My conclusion will be simple. It will consist of saying, in the very midst of the sound of the fury of our history: "Let us rejoice." Let us rejoice, indeed, at having witnessed the death of a lying and comfort-loving Europe and at being faced with cruel truths. Let us rejoice as men because a prolonged hoax has collapsed and we see clearly what threatens us. And let us rejoice as artists, torn from our sleep and our deafness, forced to keep our eyes on destitution, prisons, and bloodshed. If, faced with such a vision, we can preserve the memory of days and of faces, and if, conversely, faced with the world's beauty, we manage not to forget the humiliated, then Western art will gradually recover its strength and its sovereignty. To be sure, there are few examples in history of artists confronted with such hard problems. But when even the simplest words and phrases cost their weight in freedom and blood, the artist must learn to handle them with restraint. Danger makes men classical, and all greatness, after all, is rooted in risk.
The time of irresponsible artists is over. We shall regret it for our little moments of bliss. But we shall be able to admit that this ordeal contributes meanwhile to our chances of authenticity, and shall accept the challenge. The freedom of art is not worth much when its only purpose is to assure the artist's comfort. For a value or a virtue to take root in a society, there must be no lying about it; in other words, we must pay for it every time we can. If liberty has become dangerous, then it may cease to be prostituted. And I cannot agree, for example, with those who complain today of the decline of wisdom. Apparently they are right. Yet, to tell the truth, wisdom has never declined so much as when it involved no risks and belonged exclusively to a few humanists buried in libraries. But today, when at last it has to face real dangers, there is a chance that it may again stand up and be respected.

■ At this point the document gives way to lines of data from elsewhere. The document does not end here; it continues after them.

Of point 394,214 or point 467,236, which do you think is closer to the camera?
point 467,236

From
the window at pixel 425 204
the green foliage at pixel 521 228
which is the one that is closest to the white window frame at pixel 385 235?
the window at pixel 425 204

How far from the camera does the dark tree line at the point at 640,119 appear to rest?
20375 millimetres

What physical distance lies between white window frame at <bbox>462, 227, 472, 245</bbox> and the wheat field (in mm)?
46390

It is said that Nietzsche after the break with Lou Salomé, in a period of complete solitude, crushed and uplifted at the same time by the perspective of the huge work he had to carry on without any help, used to walk at night on the mountains overlooking the gulf of Genoa and light great bonfires of leaves and branches which he would watch as they burned. I have often dreamed of those fires and have occasionally imagined certain men and certain works in front of those fires, as a way of testing men and works. Well, our era is one of those fires whose unbearable heat will doubtless reduce many a work to ashes! But as for those which remain, their metal will be intact, and, looking at them, we shall be able to indulge without restraint in the supreme joy of the intelligence which we call "admiration."
One may long, as I do, for a gentler flame, a respite, a pause for musing. But perhaps there is no other peace for the artist than what he finds in the heat of combat. "Every wall is a door," Emerson correctly said. Let us not look for the door, and the way out, anywhere but in the wall against which we are living. Instead, let us seek the respite where it is -- in the very thick of battle. For in my opinion, and this is where I shall close, it is there. Great ideas, it has been said, come into the world as gently as doves. Perhaps then, if we listen attentively, we shall hear, amid the uproar of empires and nations, a faint flutter of wings, the gentle stirring of life and hope. Some will say that this hope lies in a nation; others, in a man. I believe rather that it is awakened, revived, nourished by millions of solitary individuals whose deeds and works every day negate frontiers and the crudest implications of history. As a result, there shines forth fleetingly the ever threatened truth that each and every man, on the foundation of his own sufferings and joys, builds for all.